» WHAT YOU SHOULD DO
Look below for the line with "When you look", and from there restate every line word for word until the entries end.

» PROVIDED RECORDS
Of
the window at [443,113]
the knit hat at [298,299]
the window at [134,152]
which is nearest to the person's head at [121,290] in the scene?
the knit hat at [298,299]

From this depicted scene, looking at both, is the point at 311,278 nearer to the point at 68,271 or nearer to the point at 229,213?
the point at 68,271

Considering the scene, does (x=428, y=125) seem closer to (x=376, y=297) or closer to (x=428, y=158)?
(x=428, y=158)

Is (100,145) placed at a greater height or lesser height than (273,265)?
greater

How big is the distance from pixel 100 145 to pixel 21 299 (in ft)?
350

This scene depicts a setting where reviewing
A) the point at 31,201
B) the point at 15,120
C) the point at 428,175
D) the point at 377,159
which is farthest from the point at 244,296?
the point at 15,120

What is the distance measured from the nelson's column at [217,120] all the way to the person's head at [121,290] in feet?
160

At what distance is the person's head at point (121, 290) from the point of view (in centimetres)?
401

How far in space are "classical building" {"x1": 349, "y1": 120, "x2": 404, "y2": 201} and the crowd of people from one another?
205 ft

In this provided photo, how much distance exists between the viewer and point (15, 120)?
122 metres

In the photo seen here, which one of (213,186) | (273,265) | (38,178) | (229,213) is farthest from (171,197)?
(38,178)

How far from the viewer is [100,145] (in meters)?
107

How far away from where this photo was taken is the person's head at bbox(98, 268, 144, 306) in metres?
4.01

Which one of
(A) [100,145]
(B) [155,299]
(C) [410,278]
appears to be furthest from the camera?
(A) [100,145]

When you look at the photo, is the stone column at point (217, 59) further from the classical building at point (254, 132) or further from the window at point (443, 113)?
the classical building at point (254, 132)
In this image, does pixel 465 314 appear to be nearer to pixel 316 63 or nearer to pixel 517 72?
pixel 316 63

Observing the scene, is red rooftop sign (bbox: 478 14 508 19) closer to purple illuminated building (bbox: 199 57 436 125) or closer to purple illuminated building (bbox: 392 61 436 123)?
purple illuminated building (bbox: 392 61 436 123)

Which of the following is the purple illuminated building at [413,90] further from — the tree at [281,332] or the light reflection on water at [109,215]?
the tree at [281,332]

» RESULT BELOW
When you look at the photo, is the stone column at point (217, 59) further from the classical building at point (254, 132) or further from the window at point (443, 113)?
the classical building at point (254, 132)
In this image, does pixel 465 314 appear to be nearer to pixel 316 63 or nearer to pixel 517 72?
pixel 316 63

Observing the scene, is red rooftop sign (bbox: 478 14 508 19) closer to purple illuminated building (bbox: 199 57 436 125) or closer to purple illuminated building (bbox: 392 61 436 123)?
purple illuminated building (bbox: 392 61 436 123)

Which of the following is the purple illuminated building at [413,90] further from — the tree at [281,332] or the light reflection on water at [109,215]?
the tree at [281,332]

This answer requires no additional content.